* _Activity_
Write out all of the entries exactly as given.
*** Opening of Available data ***
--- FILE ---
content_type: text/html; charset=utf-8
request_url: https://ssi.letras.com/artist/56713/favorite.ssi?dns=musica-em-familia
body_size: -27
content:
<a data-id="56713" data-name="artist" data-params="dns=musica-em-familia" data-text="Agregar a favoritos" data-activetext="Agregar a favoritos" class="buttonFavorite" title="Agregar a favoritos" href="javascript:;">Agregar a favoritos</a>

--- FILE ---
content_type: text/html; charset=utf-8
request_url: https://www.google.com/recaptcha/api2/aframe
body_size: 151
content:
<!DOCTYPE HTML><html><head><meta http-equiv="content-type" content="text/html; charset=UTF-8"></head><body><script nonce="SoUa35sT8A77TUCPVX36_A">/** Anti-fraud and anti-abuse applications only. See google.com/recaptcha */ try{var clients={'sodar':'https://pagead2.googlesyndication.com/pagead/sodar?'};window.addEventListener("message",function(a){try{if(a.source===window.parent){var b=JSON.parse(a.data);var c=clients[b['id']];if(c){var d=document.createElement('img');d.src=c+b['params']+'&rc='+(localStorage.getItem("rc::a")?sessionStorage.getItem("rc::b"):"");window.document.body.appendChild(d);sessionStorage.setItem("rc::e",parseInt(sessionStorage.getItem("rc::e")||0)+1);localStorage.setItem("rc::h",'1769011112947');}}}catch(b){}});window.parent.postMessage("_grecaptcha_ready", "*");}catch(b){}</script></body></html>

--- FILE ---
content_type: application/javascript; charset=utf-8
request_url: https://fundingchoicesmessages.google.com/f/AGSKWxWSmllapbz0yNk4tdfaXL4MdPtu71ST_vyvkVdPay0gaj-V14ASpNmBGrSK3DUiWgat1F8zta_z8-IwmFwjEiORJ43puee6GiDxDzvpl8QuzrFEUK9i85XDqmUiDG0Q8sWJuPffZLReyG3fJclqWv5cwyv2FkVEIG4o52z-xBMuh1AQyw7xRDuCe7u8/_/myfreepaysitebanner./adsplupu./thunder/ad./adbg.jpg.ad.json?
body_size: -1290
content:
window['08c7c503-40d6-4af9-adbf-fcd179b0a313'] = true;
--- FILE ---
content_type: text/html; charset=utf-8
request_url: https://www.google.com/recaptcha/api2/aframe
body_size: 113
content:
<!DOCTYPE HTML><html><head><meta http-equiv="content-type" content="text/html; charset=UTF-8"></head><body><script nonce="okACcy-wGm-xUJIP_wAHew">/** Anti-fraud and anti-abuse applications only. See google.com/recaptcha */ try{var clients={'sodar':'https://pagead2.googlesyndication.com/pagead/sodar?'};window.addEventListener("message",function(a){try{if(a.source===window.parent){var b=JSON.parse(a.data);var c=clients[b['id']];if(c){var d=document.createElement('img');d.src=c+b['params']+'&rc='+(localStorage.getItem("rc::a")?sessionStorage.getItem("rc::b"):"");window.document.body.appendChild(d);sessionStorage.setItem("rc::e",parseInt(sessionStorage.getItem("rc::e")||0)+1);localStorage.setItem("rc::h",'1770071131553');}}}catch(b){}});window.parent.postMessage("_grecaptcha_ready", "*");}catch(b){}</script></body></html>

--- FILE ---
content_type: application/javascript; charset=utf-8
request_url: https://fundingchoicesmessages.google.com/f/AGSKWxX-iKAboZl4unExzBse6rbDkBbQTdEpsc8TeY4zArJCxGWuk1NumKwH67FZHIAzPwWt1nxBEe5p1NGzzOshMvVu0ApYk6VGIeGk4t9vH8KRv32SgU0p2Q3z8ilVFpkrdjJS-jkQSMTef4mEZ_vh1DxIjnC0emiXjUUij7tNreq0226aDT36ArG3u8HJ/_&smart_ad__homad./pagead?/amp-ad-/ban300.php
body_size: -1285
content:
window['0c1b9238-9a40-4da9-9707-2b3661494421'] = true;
*** Close of Available data ***
* _Solution for this task_
--- FILE ---
content_type: text/html; charset=utf-8
request_url: https://ssi.letras.com/artist/56713/favorite.ssi?dns=musica-em-familia
body_size: -27
content:
<a data-id="56713" data-name="artist" data-params="dns=musica-em-familia" data-text="Agregar a favoritos" data-activetext="Agregar a favoritos" class="buttonFavorite" title="Agregar a favoritos" href="javascript:;">Agregar a favoritos</a>

--- FILE ---
content_type: text/html; charset=utf-8
request_url: https://www.google.com/recaptcha/api2/aframe
body_size: 151
content:
<!DOCTYPE HTML><html><head><meta http-equiv="content-type" content="text/html; charset=UTF-8"></head><body><script nonce="SoUa35sT8A77TUCPVX36_A">/** Anti-fraud and anti-abuse applications only. See google.com/recaptcha */ try{var clients={'sodar':'https://pagead2.googlesyndication.com/pagead/sodar?'};window.addEventListener("message",function(a){try{if(a.source===window.parent){var b=JSON.parse(a.data);var c=clients[b['id']];if(c){var d=document.createElement('img');d.src=c+b['params']+'&rc='+(localStorage.getItem("rc::a")?sessionStorage.getItem("rc::b"):"");window.document.body.appendChild(d);sessionStorage.setItem("rc::e",parseInt(sessionStorage.getItem("rc::e")||0)+1);localStorage.setItem("rc::h",'1769011112947');}}}catch(b){}});window.parent.postMessage("_grecaptcha_ready", "*");}catch(b){}</script></body></html>

--- FILE ---
content_type: application/javascript; charset=utf-8
request_url: https://fundingchoicesmessages.google.com/f/AGSKWxWSmllapbz0yNk4tdfaXL4MdPtu71ST_vyvkVdPay0gaj-V14ASpNmBGrSK3DUiWgat1F8zta_z8-IwmFwjEiORJ43puee6GiDxDzvpl8QuzrFEUK9i85XDqmUiDG0Q8sWJuPffZLReyG3fJclqWv5cwyv2FkVEIG4o52z-xBMuh1AQyw7xRDuCe7u8/_/myfreepaysitebanner./adsplupu./thunder/ad./adbg.jpg.ad.json?
body_size: -1290
content:
window['08c7c503-40d6-4af9-adbf-fcd179b0a313'] = true;
--- FILE ---
content_type: text/html; charset=utf-8
request_url: https://www.google.com/recaptcha/api2/aframe
body_size: 113
content:
<!DOCTYPE HTML><html><head><meta http-equiv="content-type" content="text/html; charset=UTF-8"></head><body><script nonce="okACcy-wGm-xUJIP_wAHew">/** Anti-fraud and anti-abuse applications only. See google.com/recaptcha */ try{var clients={'sodar':'https://pagead2.googlesyndication.com/pagead/sodar?'};window.addEventListener("message",function(a){try{if(a.source===window.parent){var b=JSON.parse(a.data);var c=clients[b['id']];if(c){var d=document.createElement('img');d.src=c+b['params']+'&rc='+(localStorage.getItem("rc::a")?sessionStorage.getItem("rc::b"):"");window.document.body.appendChild(d);sessionStorage.setItem("rc::e",parseInt(sessionStorage.getItem("rc::e")||0)+1);localStorage.setItem("rc::h",'1770071131553');}}}catch(b){}});window.parent.postMessage("_grecaptcha_ready", "*");}catch(b){}</script></body></html>

--- FILE ---
content_type: application/javascript; charset=utf-8
request_url: https://fundingchoicesmessages.google.com/f/AGSKWxX-iKAboZl4unExzBse6rbDkBbQTdEpsc8TeY4zArJCxGWuk1NumKwH67FZHIAzPwWt1nxBEe5p1NGzzOshMvVu0ApYk6VGIeGk4t9vH8KRv32SgU0p2Q3z8ilVFpkrdjJS-jkQSMTef4mEZ_vh1DxIjnC0emiXjUUij7tNreq0226aDT36ArG3u8HJ/_&smart_ad__homad./pagead?/amp-ad-/ban300.php
body_size: -1285
content:
window['0c1b9238-9a40-4da9-9707-2b3661494421'] = true;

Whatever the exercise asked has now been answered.